Um ataque terrorista mata quase toda a família da adolescente Maxi. Revoltada com a incapacidade da polícia em encontrar culpados, ela se aproxima de Karl, o líder carismático de um grupo de extrema-direita que prega a deportação dos imigrantes e uma Europa branca. Maxi se sente acolhida pelo grupo, mas quando perceber as verdadeiras ideias por trás do movimento, talvez seja tarde demais.

Crítica

Je Suis Karl (2021) parte da constatação que as ideias de extrema-direita adquiriram uma aparência nova no século XXI. Ainda existem raros nazistas “tradicionais”, que veneram a suástica, Hitler, os slogans e gestos típicos do Terceiro Reich. No entanto, esta ideologia se tornou menos chamativa e espetacular. Os indivíduos que se identificam com esta forma de pensamento não precisam usar as máscaras da Ku Klux Klan - talvez vistam o terno e gravata de um burocrata qualquer; a roupa casual do vizinho ao lado. O “neoconservadorismo” alemão soube retirar pautas ostensivamente violentas do discurso, enquanto o Front National francês ganhou um rebranding, como diriam os publicitários: quando Marine Le Pen sucedeu ao pai Jean-Marie na liderança do partido, deixou de atacar explicitamente os negros, árabes e parou de dizer que “O Holocausto foi um detalhe da história”, como gostava de afirmar o pai. Na ambição de ocuparem o governo, estes líderes adquirem uma roupagem sedutora, repleta de termos vagos nos quais se inserem propostas discretamente agressivas. Neste longa-metragem, o grupo fictício Re/Generação propõe que as pessoas possam se defender, se sentir seguras, constituir família entre europeus capazes de se reconhecer um no outro. A religião e a raça sequer são citadas, embora os cartazes em defesa de uma “nova Europa” contenham apenas retratos de pessoas brancas.

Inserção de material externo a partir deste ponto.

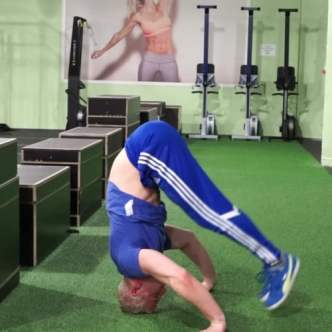 Headstand leg raise
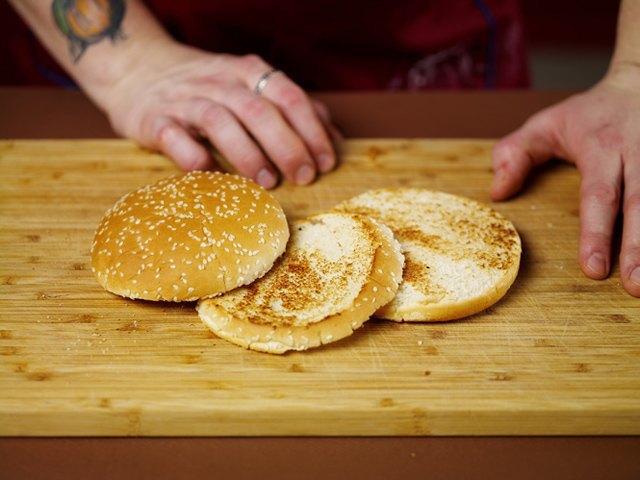 Как приготовить настоящий «Биг Мак» на домашней кухне. Изображение № 16.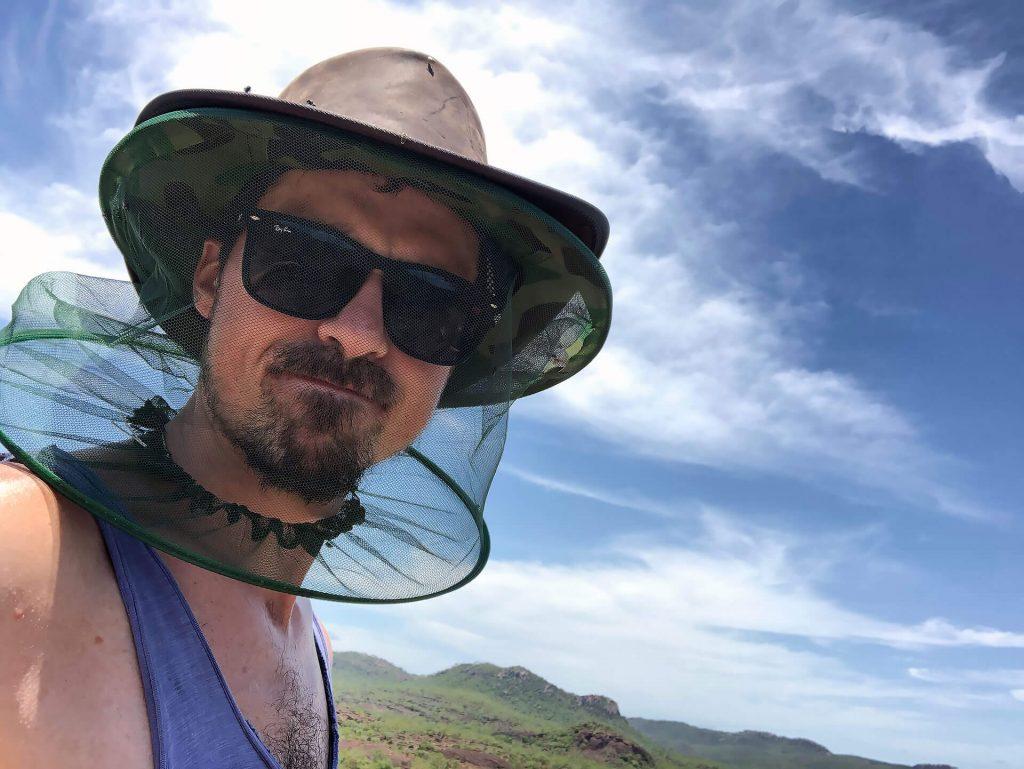 Berti im Kampf mit den Fliegen im Kakadu Nationalpark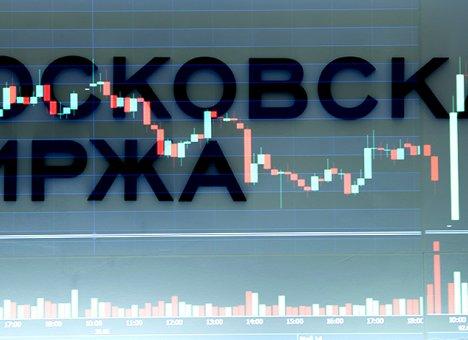Рубль и доллар разошлись по углам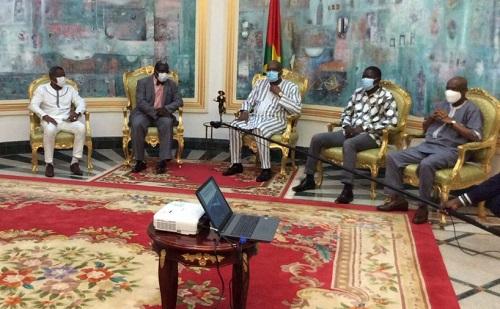 Conquête- de- l'espace - Pr- Frédéric –Ouattara- reçu- en –audience- par- le -président –du- Faso
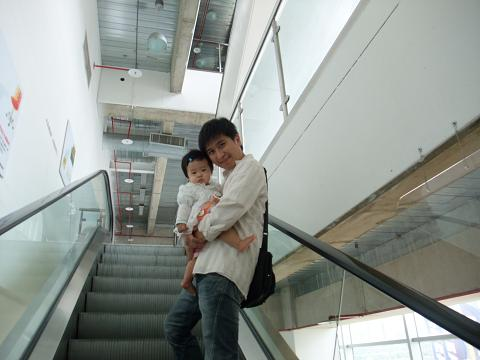 IKEA的電扶梯會不會太多了?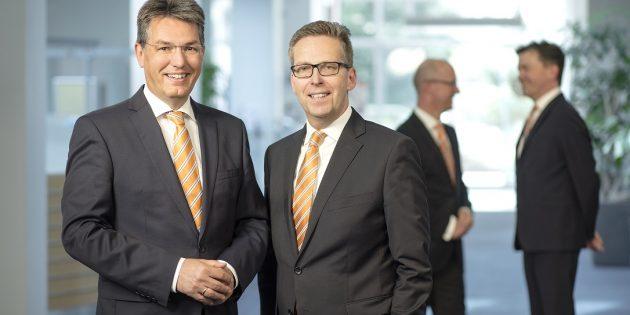 Blicken trotz Corona auf ein zufriedenstellendes Geschäftsjahr der Volksbank Darmstadt - Südhessen eG: Michael Mahr und Matthias Martiné. Foto: oh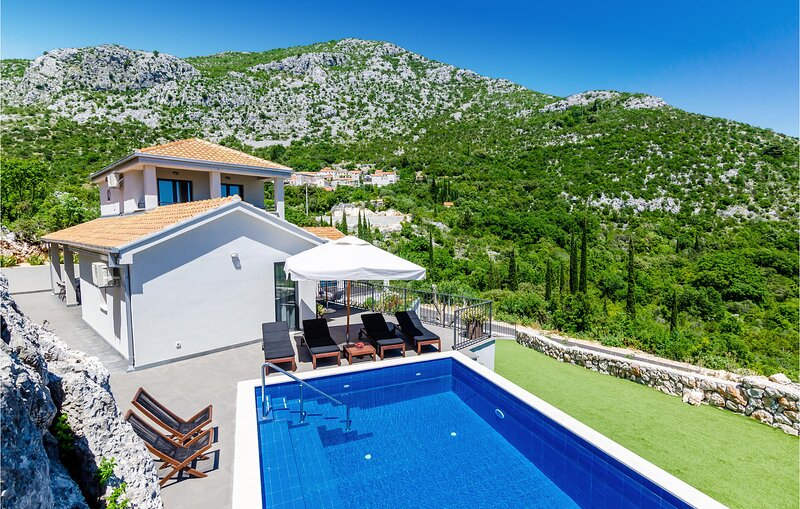 Nice home in Zaton with WiFi and 4 Bedrooms (CDD699), casa vacanza a Brsecine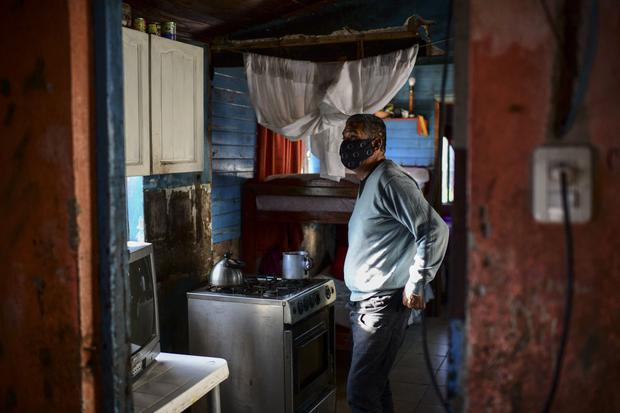Raúl Almirón prepara café en su casa de Florencio Varela. (Foto de RONALDO SCHEMIDT / AFP).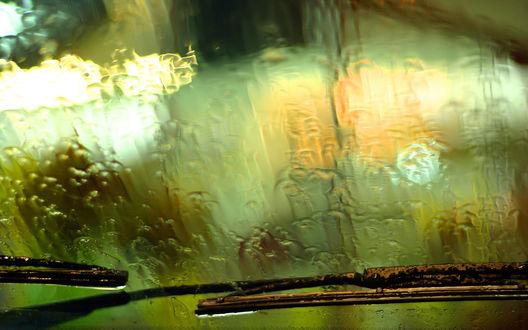Обои Стекло машины, залитое дождем
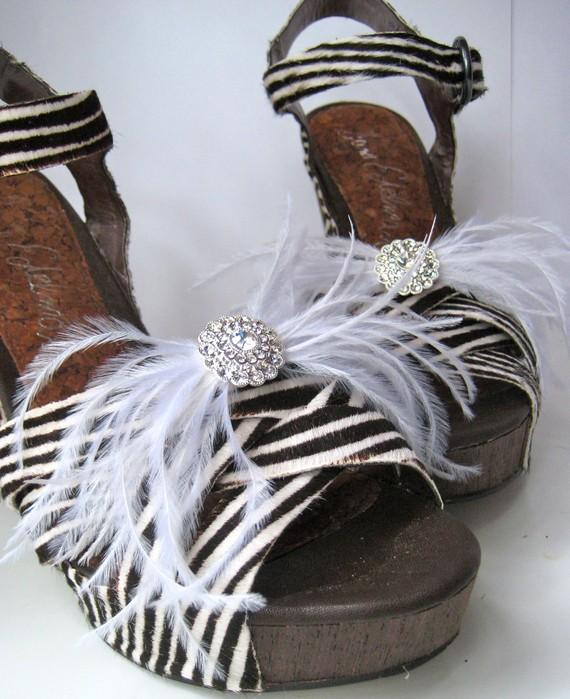 زفاف - Ostrich feathers and rhinestones shoe clips - party or wedding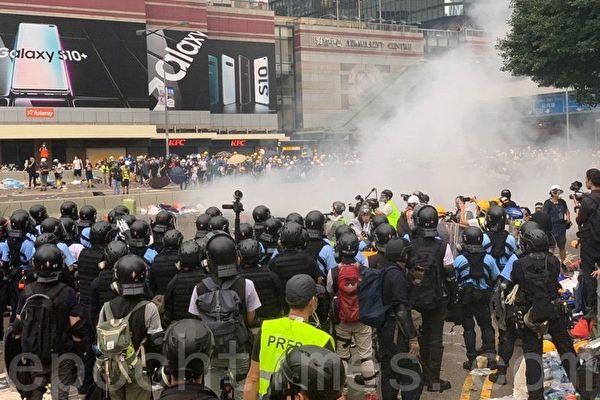 港人反送中引起全世界的關注,大陸媒體舊隻字不提圖為警方在海富巴士總站施放催淚彈。(李逸/大紀元)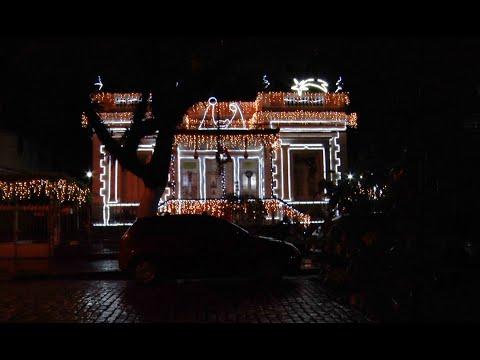 Casarão decorado em rua de Nova Friburgo encanta pela iluminação durante a noite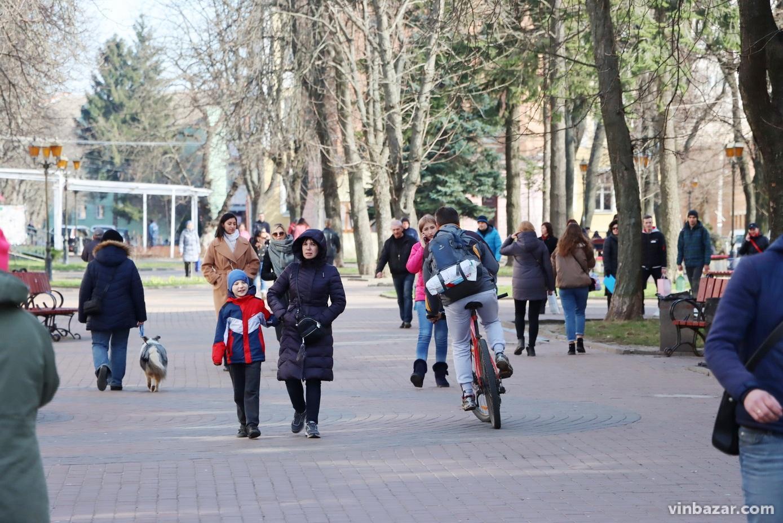 Вінниця на карантині: весна, маски та жінки з візочками (Фото)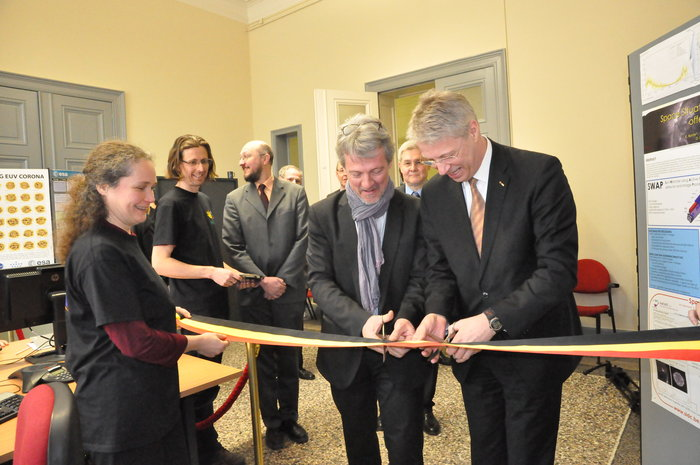 Cutting the ribbon to open ESA's new Space Weather Coordination Centre, Brussels
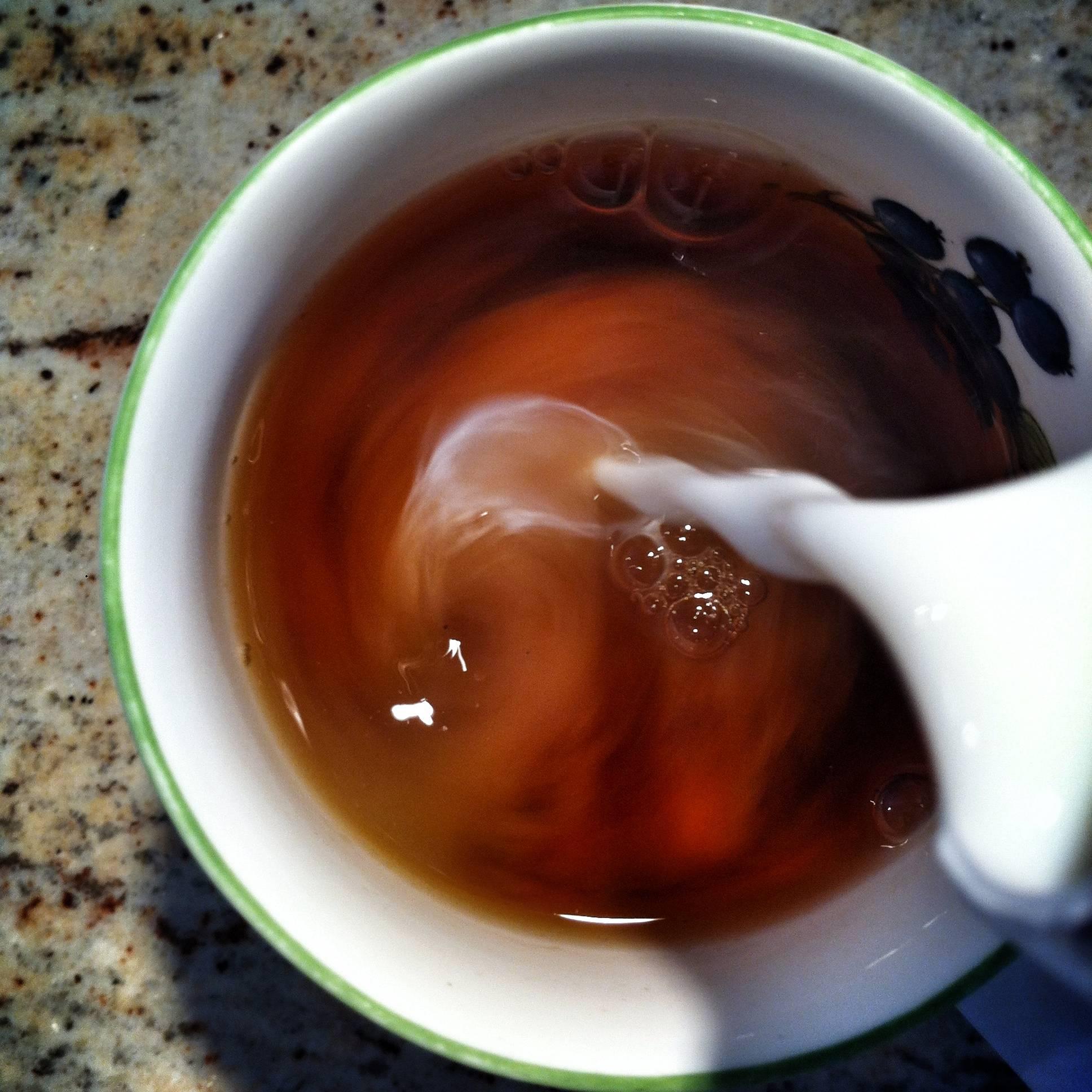 Ученые: чай с молоком вреден для здоровья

O filme estuda a origem deste pensamento e sua retórica contemporânea, marcada por eufemismos, deturpações e uma aparência fraterna, ao invés de ofensiva - por isso, os ataques terroristas são conduzidos às escondidas. Assim como ocorreu na ditadura militar brasileira, quando os próprios agentes do governo conduziram o atentado do Riocentro para responsabilizar a esquerda, são os neonazistas que explodem prédios para culparem imigrantes pela insegurança. Este posicionamento se alimenta do medo, precisando estimular a fragilidade - em outras palavras, criar o problema para vender a solução. Por isso, o roteiro elege como protagonista o símbolo mais evidente da condição da vítima branca: Maxi (Luna Wedler), sobrevivente de um atentado a bomba que matou a mãe e os irmãos pequenos. O diretor Christian Schwochow toma a precaução de esclarecer desde o princípio que a explosão foi coordenada pela Re/Generação, sem estimular sentimentos punitivos anti-árabes, nem manipular o espectador pelo prazer da descoberta dos culpados. O cotidiano da organização é acompanhado de evidente olhar crítico em relação aos seus atos. Maxi se sente acolhida pelo rapaz charmoso, dotado de boa oratória, fornecendo uma família simbólica, visto que perdeu a sua. Quando alguém dispara um “Sieg Heil” na multidão, o porta-voz Karl (Jannis Niewöhner) contesta imediatamente: “Isso foi antes! Agora é diferente!”. Há discordância quanto à aparência, não à essência.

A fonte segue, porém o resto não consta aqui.